> Your objective
Copy each line below holding "kernel".

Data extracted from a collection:
────
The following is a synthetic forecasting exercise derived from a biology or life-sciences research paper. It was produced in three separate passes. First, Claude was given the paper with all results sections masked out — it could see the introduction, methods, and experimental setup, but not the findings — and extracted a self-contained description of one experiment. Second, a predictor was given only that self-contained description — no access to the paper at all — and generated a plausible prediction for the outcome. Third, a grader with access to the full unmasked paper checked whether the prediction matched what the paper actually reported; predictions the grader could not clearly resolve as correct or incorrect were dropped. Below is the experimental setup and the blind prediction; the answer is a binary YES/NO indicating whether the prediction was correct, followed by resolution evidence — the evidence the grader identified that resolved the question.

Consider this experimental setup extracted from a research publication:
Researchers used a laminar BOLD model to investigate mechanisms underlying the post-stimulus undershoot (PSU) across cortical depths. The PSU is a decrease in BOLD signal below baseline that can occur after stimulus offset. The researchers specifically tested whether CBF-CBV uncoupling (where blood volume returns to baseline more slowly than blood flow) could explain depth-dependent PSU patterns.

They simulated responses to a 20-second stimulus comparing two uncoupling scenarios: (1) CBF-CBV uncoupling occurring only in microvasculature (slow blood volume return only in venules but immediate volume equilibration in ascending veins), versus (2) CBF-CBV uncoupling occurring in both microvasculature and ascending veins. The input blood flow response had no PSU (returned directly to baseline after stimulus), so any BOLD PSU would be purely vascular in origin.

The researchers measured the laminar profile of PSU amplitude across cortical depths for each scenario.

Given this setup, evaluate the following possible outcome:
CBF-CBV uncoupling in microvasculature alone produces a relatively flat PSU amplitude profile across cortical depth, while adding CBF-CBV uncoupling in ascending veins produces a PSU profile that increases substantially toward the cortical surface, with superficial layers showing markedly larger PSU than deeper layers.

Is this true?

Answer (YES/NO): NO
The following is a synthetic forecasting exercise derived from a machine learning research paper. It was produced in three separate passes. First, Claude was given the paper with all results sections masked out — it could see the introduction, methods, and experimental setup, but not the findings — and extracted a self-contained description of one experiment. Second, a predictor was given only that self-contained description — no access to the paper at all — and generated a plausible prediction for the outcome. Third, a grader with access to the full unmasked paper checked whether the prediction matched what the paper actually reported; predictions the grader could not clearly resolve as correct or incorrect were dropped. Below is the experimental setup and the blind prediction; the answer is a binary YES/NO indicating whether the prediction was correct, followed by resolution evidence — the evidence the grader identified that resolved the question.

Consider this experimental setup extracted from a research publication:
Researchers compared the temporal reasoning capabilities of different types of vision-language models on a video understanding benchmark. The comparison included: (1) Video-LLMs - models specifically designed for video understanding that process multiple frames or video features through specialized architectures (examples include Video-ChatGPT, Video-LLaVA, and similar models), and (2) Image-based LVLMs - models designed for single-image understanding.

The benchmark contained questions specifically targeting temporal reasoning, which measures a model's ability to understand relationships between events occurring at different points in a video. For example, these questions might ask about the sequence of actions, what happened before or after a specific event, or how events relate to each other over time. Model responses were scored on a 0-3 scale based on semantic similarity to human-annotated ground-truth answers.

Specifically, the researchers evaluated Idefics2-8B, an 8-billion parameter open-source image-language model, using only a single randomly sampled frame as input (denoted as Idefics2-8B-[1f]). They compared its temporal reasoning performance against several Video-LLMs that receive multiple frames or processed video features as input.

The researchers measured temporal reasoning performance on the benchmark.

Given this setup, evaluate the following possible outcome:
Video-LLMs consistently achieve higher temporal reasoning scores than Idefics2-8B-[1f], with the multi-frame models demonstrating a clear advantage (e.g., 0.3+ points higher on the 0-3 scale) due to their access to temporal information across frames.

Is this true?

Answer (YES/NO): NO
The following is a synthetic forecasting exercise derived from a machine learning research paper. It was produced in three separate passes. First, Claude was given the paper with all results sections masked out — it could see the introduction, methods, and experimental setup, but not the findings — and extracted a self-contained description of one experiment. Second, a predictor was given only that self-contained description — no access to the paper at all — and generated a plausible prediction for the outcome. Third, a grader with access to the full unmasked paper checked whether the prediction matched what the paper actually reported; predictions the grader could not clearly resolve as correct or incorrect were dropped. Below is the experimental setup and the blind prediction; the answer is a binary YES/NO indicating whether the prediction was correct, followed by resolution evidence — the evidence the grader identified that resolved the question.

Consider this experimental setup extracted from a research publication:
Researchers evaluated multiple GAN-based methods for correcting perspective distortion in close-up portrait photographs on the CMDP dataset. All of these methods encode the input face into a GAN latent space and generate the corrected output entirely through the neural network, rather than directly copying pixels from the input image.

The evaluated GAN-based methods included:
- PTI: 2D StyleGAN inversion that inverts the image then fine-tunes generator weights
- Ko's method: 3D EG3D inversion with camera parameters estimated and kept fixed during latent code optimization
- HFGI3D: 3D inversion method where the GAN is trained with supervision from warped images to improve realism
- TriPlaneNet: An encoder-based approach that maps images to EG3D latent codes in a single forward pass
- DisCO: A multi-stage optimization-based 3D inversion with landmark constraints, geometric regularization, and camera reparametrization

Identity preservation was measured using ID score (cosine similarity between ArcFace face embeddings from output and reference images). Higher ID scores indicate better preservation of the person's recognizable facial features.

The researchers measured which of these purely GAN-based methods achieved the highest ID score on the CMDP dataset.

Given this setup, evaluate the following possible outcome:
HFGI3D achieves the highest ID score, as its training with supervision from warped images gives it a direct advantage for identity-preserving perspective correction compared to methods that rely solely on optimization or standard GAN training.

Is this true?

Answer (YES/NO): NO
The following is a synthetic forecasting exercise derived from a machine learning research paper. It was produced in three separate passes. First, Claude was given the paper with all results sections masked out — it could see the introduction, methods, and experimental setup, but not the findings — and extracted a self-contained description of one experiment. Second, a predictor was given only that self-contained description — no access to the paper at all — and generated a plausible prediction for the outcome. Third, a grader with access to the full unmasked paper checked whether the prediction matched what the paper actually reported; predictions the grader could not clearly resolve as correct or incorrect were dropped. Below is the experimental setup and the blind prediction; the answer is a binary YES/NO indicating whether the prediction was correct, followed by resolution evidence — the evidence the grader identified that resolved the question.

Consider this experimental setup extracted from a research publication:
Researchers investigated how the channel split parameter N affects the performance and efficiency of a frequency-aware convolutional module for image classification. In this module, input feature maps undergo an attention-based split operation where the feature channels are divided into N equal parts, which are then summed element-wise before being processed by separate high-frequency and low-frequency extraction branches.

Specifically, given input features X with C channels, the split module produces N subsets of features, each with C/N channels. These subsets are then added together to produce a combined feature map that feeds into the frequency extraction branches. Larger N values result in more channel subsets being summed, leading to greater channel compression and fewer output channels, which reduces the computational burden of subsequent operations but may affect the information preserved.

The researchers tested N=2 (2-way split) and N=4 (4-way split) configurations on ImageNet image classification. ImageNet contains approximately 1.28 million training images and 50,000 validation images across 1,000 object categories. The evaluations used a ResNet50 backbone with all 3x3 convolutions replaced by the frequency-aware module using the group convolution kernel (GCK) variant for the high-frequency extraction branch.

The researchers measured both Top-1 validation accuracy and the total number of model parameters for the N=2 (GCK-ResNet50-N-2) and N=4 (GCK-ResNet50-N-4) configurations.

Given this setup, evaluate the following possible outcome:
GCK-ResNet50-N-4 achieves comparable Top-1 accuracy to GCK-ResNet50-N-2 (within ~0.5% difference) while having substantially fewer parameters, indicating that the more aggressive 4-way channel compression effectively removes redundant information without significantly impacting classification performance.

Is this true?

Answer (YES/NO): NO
────
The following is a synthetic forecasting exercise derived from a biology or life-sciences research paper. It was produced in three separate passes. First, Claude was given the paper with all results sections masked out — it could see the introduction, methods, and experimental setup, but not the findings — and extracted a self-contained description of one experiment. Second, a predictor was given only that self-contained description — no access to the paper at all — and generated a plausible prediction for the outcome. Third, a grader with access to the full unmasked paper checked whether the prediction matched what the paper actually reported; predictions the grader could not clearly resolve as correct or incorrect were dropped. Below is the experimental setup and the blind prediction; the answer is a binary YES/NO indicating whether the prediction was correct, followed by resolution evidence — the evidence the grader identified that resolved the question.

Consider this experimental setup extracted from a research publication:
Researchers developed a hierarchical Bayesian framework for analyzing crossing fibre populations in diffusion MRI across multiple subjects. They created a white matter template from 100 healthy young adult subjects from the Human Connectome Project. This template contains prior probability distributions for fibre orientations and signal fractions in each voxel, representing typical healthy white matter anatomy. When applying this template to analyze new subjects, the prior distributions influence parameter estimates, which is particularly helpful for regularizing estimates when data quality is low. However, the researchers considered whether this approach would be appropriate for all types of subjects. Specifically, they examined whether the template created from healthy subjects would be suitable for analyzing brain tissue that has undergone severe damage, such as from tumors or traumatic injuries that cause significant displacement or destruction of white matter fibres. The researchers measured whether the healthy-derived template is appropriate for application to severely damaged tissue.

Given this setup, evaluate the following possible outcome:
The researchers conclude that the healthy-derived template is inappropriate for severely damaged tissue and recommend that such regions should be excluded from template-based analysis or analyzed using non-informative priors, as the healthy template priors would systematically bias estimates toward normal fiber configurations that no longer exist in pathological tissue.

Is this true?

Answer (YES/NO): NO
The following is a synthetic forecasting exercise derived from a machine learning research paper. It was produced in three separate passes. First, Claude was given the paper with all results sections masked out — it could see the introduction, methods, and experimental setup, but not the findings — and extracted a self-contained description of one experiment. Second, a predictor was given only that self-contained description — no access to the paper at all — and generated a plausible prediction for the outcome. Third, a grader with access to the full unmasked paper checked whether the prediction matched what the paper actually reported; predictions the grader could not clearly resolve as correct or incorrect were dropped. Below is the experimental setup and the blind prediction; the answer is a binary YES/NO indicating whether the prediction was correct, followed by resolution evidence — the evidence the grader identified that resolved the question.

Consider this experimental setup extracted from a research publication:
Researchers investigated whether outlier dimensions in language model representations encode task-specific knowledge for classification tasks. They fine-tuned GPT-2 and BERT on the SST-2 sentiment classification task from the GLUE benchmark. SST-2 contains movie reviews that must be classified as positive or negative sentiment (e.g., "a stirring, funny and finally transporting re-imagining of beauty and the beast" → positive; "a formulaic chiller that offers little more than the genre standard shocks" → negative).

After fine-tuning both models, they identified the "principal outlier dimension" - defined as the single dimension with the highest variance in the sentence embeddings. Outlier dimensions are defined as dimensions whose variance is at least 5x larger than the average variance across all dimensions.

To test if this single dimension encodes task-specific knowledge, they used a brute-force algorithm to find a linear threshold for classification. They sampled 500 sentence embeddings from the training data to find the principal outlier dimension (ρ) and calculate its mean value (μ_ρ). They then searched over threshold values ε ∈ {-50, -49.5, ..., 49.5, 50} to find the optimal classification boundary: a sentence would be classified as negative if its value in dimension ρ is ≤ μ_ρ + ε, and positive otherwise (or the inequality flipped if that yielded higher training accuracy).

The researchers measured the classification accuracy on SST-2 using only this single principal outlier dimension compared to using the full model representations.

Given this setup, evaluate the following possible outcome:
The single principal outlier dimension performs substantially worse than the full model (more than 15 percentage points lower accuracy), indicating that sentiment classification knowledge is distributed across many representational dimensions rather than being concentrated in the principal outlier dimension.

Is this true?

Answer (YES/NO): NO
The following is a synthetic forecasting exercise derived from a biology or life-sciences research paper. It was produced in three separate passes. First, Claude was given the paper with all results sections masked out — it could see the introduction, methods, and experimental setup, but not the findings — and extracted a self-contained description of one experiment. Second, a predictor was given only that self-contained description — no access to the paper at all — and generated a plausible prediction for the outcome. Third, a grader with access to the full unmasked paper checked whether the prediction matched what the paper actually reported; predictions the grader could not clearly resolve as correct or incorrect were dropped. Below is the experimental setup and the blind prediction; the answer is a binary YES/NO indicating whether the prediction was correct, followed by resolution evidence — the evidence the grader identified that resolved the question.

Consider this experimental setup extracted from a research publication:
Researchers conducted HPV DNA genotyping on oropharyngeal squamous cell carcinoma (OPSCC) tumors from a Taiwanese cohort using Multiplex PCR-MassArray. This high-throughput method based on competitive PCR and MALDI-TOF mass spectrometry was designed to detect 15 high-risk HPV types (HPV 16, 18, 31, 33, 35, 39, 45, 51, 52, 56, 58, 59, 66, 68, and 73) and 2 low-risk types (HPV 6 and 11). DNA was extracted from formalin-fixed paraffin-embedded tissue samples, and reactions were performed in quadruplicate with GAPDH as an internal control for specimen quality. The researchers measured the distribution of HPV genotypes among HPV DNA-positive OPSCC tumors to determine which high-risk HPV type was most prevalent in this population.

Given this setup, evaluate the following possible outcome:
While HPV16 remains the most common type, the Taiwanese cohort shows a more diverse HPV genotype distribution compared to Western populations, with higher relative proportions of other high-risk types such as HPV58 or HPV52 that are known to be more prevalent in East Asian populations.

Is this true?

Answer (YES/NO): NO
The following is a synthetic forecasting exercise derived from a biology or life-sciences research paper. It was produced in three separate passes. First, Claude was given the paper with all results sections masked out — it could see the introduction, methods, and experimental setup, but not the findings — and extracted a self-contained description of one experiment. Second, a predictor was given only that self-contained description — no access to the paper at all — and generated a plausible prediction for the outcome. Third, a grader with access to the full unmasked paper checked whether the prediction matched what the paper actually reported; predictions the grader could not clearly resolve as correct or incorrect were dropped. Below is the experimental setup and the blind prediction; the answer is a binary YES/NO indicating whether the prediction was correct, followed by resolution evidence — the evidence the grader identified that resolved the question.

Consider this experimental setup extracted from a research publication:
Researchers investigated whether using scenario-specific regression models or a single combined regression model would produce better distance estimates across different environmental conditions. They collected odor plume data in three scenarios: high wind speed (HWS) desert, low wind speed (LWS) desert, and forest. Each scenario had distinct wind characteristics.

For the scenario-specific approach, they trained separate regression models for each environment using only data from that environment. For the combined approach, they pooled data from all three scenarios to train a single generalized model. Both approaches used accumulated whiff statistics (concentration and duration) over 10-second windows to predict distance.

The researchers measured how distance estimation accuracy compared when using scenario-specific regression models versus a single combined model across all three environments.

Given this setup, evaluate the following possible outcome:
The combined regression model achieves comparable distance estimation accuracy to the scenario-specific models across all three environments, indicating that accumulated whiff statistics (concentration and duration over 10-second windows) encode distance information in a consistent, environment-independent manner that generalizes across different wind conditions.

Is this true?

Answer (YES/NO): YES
────
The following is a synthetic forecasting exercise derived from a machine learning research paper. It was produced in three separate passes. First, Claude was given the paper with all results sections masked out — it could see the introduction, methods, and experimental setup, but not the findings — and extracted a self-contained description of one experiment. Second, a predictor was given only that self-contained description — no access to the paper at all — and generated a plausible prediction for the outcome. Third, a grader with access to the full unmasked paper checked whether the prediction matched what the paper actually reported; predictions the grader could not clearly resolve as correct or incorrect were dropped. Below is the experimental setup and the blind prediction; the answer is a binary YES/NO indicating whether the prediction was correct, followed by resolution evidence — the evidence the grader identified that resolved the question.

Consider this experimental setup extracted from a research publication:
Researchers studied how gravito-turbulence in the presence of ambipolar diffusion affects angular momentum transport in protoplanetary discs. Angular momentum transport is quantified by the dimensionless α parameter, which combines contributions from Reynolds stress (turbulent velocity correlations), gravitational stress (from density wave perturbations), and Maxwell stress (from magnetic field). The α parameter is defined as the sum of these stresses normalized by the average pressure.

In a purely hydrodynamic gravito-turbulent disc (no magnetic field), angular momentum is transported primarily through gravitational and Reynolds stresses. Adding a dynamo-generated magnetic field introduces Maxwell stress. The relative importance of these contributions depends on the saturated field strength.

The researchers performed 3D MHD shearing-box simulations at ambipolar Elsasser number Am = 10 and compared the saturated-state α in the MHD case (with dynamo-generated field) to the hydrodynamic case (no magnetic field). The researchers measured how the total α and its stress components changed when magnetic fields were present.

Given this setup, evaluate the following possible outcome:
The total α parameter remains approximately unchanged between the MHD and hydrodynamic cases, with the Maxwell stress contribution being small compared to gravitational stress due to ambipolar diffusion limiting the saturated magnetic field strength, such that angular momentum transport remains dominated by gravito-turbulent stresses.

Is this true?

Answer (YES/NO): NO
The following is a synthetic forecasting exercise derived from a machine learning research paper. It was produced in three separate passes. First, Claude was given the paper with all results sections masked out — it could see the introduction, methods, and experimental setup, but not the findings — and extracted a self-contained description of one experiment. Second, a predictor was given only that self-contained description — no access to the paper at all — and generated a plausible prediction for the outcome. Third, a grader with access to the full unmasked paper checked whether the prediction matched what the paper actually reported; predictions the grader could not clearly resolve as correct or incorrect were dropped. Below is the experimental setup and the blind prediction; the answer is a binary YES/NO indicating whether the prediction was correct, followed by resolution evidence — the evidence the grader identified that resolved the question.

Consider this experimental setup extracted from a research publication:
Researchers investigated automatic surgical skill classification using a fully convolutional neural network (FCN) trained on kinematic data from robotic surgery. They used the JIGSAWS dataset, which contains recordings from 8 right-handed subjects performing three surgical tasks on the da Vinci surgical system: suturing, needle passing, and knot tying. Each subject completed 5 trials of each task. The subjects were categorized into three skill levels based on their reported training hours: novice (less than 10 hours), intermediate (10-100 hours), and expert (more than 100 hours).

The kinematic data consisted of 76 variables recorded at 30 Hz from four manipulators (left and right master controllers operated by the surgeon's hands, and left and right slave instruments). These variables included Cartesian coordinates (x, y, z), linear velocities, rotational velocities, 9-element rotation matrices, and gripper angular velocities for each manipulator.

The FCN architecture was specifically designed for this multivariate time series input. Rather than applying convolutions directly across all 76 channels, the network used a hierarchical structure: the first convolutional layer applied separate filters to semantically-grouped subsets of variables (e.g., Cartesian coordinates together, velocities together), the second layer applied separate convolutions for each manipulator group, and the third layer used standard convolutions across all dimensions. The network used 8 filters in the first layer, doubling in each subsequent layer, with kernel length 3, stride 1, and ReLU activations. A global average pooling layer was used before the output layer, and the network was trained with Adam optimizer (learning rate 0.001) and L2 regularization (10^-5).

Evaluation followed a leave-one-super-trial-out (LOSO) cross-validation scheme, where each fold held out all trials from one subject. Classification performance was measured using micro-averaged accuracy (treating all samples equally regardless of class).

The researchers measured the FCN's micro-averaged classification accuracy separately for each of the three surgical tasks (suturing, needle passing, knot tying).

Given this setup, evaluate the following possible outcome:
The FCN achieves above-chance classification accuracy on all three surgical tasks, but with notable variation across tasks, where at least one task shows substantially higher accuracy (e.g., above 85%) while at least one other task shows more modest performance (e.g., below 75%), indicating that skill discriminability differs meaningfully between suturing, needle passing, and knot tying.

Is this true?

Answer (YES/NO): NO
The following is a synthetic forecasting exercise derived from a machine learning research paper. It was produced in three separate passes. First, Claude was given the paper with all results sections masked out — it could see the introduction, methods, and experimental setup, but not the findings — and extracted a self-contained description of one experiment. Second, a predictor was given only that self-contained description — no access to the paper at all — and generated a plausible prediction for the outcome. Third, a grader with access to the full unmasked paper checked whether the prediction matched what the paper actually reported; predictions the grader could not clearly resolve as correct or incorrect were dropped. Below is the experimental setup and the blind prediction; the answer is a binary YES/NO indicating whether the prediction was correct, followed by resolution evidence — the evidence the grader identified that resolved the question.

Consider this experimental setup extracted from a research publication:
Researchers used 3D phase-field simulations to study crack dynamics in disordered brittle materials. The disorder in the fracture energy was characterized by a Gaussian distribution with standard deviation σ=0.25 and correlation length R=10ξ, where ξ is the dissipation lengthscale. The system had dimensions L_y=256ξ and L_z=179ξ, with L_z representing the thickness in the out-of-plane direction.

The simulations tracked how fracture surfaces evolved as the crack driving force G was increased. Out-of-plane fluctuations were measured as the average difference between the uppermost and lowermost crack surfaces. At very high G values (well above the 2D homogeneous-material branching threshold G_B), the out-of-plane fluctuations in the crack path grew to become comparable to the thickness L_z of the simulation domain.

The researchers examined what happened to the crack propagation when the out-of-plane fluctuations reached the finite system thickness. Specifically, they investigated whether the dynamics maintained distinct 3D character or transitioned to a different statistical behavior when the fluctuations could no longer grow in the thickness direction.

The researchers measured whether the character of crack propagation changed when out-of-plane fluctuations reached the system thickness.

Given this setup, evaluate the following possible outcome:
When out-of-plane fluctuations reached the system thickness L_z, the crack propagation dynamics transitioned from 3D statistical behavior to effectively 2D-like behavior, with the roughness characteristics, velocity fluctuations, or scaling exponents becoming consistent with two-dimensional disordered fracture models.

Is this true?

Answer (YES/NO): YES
────
> Answer to the problem
The researchers tested N=2 (2-way split) and N=4 (4-way split) configurations on ImageNet image classification. ImageNet contains approximately 1.28 million training images and 50,000 validation images across 1,000 object categories. The evaluations used a ResNet50 backbone with all 3x3 convolutions replaced by the frequency-aware module using the group convolution kernel (GCK) variant for the high-frequency extraction branch.
The FCN architecture was specifically designed for this multivariate time series input. Rather than applying convolutions directly across all 76 channels, the network used a hierarchical structure: the first convolutional layer applied separate filters to semantically-grouped subsets of variables (e.g., Cartesian coordinates together, velocities together), the second layer applied separate convolutions for each manipulator group, and the third layer used standard convolutions across all dimensions. The network used 8 filters in the first layer, doubling in each subsequent layer, with kernel length 3, stride 1, and ReLU activations. A global average pooling layer was used before the output layer, and the network was trained with Adam optimizer (learning rate 0.001) and L2 regularization (10^-5).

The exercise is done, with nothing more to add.